Researchers: Time to Rework the Physician Fee Schedule

July 16, 2024
A team of researchers concludes that the Medicare Physician Fee Schedule needs reform

Analyzing the complexities of the current Medicare Physician Fee Schedule, two healthcare policy researchers are recommending that officials at the Centers for Medicare and Medicaid Services (CMS) substantially rework, the current Physician Fee Schedule, moving away from the current model, and towards a hybrid model that also incorporates population-based payment. Writing in the July issue of Health Affairs under the headline, “The Road To Value Can’t Be Paved With A Broken Medicare Physician Fee Schedule,” Robert A. Berenson and Kevin J. Hayes state that “[V]alue-based payment and the fee schedule should be viewed as complementary, rather than separate silos.

And the article’s authors state that, “First, the Centers for Medicare and Medicaid Services should correct misvalued services and establish a hybrid payment for primary care that blends fee-for-service and population-based payment. Second, Congress should alter the thirty-five-year-old statutory basis for setting Medicare fees to allow CMS to explicitly consider policy priorities such as workforce shortages in refining fee levels.” Robert A. Berenson is an institute fellow at The Urban Institute (Washington, D.C.).

In the first part of their article, Berenson and Hayes trace the evolution of Medicare physician payment and the creation of the Physician Fee Schedule in 1992. “Initially,” they write, “the fee schedule advanced the desired shift of payment from procedural and imaging services toward primary care and other specialties for which most of the work involves patient visits, while also minding the goals of beneficiary access and geographical equity in payment. After initial progress, however, evidence grew that inadequate updating of RVUs [relative value units] recreated payment distortions that favored procedures at the expense of office and hospital visits.”

As a result, the authors assert, a new path must be created. “The National Academies of Sciences, Engineering, and Medicine have advanced the notion of a ‘hybrid’ payment model consisting of a mix of fee-for-service and population-based payment intended for Medicare Physician Fee Schedule adoption,” they write. “In particular, a composite population-based payment is appropriate to pay for ongoing communication between patients and practices, now including not only telephone and email but also patient portals and text messaging, as well as telehealth services.”

Importantly, they note, “At the time of its enactment more than three decades ago, the Medicare Physician Fee Schedule was a welcome improvement over the existing charge-based reimbursement system. A modernized fee schedule, especially given its integral role in APMs [alternative payment models], can meet the expectation to incentivize value, but congressional action is needed to authorize CMS to improve long-standing payment inaccuracies and to design payment to meet policy objectives based on value.” They offer a number of specific suggestions, including estimating relative resources based on valid and reliable data; reducing code proliferation by consolidating some of the 10,000-plus payment codes; and reducing over-reliance on the Relative Value Scale Update Committee of the American Medical Association, for the effective determination of work RVUs.

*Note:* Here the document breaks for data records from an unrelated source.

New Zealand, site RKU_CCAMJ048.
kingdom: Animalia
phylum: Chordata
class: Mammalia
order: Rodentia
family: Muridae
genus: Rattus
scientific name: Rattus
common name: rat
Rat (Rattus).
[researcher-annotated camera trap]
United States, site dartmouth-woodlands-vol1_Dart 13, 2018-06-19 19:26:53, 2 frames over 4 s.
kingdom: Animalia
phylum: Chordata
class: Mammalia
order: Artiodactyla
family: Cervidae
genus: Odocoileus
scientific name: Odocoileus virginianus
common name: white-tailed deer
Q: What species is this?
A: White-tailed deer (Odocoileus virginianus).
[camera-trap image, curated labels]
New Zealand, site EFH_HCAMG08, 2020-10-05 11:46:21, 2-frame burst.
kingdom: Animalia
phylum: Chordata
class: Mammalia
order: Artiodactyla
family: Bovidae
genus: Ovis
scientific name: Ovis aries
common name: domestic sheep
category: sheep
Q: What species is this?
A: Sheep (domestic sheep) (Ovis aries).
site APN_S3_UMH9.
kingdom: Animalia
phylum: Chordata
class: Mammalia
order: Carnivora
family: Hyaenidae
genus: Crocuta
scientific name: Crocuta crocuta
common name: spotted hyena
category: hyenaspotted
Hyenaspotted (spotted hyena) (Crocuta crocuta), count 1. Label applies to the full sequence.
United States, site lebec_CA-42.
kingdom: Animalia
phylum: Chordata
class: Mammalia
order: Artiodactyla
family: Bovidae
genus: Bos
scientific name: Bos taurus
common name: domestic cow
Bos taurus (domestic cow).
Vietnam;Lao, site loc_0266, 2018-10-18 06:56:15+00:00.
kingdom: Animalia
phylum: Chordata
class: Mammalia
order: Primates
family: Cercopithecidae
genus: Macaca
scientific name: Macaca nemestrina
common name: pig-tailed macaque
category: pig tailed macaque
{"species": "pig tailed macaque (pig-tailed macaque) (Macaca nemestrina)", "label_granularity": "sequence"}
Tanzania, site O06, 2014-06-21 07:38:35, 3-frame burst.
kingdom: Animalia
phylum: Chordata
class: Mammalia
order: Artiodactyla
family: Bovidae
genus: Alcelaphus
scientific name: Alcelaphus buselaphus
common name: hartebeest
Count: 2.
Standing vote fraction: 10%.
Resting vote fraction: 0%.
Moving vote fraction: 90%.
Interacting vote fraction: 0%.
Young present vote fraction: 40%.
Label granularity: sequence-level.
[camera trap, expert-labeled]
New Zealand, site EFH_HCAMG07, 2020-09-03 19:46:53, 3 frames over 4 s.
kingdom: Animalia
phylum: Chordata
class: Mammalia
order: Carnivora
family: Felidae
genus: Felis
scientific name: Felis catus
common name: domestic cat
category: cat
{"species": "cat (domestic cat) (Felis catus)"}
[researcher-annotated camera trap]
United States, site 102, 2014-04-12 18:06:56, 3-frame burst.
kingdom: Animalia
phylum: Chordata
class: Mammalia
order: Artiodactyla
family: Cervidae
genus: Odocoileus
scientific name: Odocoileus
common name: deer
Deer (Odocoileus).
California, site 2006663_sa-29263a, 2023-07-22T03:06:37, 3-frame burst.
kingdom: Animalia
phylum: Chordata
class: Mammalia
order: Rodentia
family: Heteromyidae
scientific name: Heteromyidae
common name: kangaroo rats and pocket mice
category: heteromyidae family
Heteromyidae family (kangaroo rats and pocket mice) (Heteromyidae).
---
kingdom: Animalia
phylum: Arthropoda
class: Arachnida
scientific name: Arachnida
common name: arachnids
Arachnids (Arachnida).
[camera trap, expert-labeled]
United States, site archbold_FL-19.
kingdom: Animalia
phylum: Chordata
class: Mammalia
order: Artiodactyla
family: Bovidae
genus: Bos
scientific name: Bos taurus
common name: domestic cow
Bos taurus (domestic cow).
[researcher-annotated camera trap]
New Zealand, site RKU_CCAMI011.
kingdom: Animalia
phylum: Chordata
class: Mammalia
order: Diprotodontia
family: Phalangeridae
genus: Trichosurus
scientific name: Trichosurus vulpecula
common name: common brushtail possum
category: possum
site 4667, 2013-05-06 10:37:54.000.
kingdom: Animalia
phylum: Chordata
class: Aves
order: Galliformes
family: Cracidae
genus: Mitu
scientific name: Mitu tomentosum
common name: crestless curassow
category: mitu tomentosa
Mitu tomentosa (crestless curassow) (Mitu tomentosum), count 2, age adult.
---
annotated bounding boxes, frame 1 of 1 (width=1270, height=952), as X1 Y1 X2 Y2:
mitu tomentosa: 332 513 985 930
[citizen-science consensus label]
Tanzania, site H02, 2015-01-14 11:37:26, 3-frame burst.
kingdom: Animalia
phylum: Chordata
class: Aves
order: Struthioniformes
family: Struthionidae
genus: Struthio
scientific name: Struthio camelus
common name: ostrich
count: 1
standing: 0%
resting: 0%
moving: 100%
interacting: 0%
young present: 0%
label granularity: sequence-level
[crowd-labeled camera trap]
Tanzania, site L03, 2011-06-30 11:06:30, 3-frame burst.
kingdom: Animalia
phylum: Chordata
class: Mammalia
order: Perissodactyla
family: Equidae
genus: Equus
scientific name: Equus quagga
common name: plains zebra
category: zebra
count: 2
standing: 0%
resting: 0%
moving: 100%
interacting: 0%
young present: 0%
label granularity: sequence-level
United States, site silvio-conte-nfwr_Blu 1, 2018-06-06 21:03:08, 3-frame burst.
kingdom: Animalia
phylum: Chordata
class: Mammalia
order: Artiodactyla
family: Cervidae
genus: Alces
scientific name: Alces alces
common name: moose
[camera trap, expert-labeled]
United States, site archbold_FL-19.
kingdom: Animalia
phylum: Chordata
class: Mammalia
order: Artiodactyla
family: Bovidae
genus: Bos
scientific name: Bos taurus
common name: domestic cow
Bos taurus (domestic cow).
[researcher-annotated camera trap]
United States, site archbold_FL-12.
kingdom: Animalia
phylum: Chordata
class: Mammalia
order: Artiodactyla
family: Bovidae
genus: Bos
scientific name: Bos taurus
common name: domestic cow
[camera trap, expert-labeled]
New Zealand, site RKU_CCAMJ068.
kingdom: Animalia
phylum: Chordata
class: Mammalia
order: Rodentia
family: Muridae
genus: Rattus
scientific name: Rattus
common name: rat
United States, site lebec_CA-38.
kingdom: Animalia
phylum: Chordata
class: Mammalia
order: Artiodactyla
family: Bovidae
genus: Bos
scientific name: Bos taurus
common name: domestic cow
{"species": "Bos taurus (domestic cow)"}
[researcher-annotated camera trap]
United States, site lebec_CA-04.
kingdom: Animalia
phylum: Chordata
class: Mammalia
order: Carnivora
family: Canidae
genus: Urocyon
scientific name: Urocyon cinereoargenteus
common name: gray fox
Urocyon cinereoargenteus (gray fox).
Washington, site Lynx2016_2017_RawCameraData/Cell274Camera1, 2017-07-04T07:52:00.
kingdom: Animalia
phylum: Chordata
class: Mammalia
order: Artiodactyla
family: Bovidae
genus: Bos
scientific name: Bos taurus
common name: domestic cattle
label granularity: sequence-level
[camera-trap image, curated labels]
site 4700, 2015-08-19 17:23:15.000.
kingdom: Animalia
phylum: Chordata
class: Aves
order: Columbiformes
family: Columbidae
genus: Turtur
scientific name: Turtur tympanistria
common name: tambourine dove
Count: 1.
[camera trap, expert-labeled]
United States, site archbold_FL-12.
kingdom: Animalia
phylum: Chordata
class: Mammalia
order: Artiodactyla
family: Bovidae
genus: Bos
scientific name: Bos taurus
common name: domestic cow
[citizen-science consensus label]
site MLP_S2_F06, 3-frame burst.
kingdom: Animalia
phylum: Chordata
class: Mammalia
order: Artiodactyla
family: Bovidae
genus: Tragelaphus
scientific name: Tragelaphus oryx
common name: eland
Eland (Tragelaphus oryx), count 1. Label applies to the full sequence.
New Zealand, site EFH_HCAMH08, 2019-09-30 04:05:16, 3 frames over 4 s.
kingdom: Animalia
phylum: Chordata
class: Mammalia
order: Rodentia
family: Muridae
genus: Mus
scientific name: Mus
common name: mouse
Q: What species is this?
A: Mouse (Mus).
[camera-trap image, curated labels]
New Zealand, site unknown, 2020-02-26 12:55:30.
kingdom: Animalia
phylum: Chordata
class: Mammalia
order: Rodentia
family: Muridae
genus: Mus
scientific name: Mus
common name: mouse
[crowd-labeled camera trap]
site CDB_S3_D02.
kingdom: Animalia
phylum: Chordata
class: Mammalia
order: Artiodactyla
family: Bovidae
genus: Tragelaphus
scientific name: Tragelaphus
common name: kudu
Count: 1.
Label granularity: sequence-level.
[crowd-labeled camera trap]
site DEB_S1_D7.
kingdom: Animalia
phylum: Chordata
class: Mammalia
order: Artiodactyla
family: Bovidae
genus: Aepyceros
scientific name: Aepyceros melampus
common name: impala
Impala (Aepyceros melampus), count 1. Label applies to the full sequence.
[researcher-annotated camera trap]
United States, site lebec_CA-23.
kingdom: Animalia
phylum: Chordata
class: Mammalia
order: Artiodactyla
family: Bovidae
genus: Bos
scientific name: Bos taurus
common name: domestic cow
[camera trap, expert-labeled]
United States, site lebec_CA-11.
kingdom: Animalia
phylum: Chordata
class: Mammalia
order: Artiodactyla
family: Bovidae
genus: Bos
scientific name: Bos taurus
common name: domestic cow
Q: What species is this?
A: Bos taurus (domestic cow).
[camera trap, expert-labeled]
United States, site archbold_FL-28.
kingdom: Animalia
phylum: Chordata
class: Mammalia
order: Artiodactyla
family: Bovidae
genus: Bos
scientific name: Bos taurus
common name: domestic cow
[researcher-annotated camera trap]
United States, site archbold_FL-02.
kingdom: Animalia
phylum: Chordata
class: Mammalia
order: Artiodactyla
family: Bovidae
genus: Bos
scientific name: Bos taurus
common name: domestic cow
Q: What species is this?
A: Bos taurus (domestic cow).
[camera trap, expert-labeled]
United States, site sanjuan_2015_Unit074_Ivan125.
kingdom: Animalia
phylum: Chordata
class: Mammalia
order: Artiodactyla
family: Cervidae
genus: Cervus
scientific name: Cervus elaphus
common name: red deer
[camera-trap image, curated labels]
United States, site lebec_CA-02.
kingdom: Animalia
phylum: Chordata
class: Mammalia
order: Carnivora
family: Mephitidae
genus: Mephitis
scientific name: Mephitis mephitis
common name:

“The road to value has proved to be long and winding, with detours frequent and inevitable,” they write. “However, the obvious flaws in the Medicare Physician Fee Schedule are a roadblock, and there are no detours available. Although worthy Alternative Payment Models are being tested, the simple fact remains that the large majority of revenues that clinician practices receive from Medicare and other payers are based on a Medicare fee schedule containing embedded incentives that do not promote value.”

Indeed, the authors conclude, “Reform requires greater reliance on timely, empirical data for determination of both work and practice expenses, to replace flawed estimates by self-interested clinicians while also reducing the mind-numbing fee schedule complexity of coding and payment. CMS’s dependence on the RUC, and the RUC’s resistance to long-needed reforms in how it determines relative clinician work, undermines the search for value. Value must be sought in both the fee schedule and APMs. The current fee schedule reflects the values of organized medicine, rather than those of the patients they care for. It is time,” they insist,” to repudiate the judgment that fee-for-service has no link to quality and value.”